自民党のやり方を変える実験です
自民党のホープ、福田達夫氏が語る「小泉世代」再結集の理由
自民党の小泉進次郎筆頭副幹事長ら若手議員を中心とする「2020年以降の経済社会構想会議」が発足し、3月1日に初会合を開いた。子育て支援の財源として昨年春に「こども保険」を提唱した党の小委員会のメンバーが中心。社会保障制度など中長期の課題について幅広く議論する方針で、小泉氏は「今までの政策策定過程を大きく変える」と意気込んでいる。小泉氏が農林部会長時代に農林部会長代理として小泉氏を支え、この会議の幹事長を務めることになった福田達夫防衛政務官に新たな会議を立ち上げた狙いや今後目指す展開などについて聞いた。
(聞き手は、安藤 毅)
福田 達夫(ふくだ・たつお)氏
衆院議員
1967年生まれ。慶応義塾大学法学部法律学科卒業後、米国ジョンズホプキンス大学高等国際関係学研究所を経て、三菱商事へ。父、康夫元首相の首相秘書官を経て2012年の衆院選で初当選し、現在3期目。自民党で幅広い役職を担い、現在は防衛政務官を務める。(写真:都築雅人)

**短い練習 A:** 下の一覧で「chair」という語が入っている行はいくつありますか。数だけ書いてください。

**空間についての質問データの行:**
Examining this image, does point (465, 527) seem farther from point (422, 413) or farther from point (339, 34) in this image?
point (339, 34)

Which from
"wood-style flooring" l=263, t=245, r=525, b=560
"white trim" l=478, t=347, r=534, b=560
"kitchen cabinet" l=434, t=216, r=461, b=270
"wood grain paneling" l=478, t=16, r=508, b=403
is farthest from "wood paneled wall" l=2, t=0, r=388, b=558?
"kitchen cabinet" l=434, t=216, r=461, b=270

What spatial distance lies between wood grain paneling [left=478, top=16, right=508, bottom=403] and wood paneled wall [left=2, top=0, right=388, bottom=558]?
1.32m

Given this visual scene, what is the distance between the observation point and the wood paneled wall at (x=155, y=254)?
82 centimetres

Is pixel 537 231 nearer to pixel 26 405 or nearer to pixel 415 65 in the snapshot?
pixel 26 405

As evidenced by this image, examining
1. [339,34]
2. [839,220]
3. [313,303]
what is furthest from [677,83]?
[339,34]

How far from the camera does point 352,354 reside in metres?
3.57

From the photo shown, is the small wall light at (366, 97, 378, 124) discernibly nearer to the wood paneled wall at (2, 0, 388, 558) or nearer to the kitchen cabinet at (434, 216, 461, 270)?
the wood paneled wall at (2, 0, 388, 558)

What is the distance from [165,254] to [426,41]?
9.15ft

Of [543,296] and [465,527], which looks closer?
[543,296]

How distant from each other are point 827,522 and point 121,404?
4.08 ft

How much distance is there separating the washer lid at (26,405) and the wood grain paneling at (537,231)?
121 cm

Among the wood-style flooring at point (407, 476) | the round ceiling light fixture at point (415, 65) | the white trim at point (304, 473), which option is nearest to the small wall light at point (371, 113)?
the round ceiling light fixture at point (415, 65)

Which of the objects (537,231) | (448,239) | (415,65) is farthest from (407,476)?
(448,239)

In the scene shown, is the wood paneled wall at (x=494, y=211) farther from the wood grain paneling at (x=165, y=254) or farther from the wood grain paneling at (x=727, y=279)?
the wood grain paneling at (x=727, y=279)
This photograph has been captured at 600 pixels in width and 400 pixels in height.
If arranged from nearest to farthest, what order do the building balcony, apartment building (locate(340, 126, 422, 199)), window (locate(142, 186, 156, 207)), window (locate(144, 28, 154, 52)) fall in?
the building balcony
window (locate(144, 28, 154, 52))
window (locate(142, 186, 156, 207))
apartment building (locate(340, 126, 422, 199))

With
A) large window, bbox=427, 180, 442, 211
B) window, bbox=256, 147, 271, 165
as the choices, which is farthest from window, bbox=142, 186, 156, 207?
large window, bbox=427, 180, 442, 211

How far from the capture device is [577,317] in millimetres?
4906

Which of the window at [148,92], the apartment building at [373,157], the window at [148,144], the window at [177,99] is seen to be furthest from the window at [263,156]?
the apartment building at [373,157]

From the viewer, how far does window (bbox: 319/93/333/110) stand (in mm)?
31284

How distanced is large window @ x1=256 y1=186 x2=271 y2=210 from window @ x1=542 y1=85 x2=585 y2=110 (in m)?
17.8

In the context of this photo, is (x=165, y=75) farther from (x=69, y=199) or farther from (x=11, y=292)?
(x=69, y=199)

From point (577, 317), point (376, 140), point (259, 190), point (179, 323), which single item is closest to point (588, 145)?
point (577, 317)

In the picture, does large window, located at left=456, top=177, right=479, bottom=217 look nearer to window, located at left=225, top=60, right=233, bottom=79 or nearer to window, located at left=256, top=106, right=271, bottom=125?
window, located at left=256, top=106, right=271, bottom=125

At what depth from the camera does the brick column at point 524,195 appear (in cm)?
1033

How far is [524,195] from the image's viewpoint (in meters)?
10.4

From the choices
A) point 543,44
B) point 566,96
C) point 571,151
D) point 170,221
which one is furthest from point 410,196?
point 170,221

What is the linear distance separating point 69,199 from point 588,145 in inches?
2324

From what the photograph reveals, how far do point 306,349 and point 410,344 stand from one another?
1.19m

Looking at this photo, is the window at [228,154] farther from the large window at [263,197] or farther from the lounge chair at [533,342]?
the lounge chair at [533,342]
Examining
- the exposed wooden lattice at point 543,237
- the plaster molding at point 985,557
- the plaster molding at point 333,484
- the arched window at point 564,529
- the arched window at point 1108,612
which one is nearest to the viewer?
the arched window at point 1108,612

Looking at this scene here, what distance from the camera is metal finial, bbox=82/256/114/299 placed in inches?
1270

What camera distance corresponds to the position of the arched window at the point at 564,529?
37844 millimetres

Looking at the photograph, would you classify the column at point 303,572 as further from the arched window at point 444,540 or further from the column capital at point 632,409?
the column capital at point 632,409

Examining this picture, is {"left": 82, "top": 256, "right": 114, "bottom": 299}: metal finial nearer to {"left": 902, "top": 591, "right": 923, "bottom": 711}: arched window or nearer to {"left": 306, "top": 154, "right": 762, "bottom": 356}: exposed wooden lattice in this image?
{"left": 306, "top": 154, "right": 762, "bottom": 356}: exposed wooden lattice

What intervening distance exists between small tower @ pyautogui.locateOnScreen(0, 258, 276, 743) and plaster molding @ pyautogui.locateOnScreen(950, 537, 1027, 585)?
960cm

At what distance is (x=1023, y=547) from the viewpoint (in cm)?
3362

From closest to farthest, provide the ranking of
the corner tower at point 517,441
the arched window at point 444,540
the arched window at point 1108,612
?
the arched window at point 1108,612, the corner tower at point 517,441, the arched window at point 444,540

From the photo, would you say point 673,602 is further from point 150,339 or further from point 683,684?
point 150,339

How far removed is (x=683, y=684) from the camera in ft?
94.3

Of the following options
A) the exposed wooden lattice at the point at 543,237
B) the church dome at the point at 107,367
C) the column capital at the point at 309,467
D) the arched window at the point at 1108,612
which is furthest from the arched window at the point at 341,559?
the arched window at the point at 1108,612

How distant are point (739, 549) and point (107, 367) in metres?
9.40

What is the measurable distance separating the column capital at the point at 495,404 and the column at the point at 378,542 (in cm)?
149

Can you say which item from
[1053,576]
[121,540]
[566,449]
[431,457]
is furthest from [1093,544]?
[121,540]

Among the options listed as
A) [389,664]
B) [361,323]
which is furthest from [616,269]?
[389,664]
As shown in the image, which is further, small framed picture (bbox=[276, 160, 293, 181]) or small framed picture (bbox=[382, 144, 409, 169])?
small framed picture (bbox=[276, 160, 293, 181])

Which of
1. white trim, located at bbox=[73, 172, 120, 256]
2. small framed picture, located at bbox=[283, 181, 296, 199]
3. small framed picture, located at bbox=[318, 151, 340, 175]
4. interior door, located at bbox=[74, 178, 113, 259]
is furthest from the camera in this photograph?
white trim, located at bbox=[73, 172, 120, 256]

**短い練習 B:** 上にある福田達夫氏の記事の続きを、最後の文のあとから書いてください。

**最終結果 A:** 2

**最終結果 B:**
「2020年以降の経済社会構想会議」が発足しました。「こども保険」の提唱などで注目された党の「2020年以降の経済財政構想小委員会」のメンバーを中心に有志議員30人が派閥横断で名を連ねました。どんな狙いがあるのでしょう。
福田達夫氏(以下、福田):私自身は、この会は自民党にとって試行実験であり、思考実験でもあると考えています。自民党の良さは、ある時までに期限を切って目の前の課題に答えを出すことです。
それでやってみて、違うとなれば改善をしていく。理想を追いつつも、現実的に党の政務調査会の各部会で議論し、1つひとつ矢継ぎ早に答えを出し、党の政審・総務会で了承を経て政府の政策に反映していく。そうした方式が受け継がれてきました。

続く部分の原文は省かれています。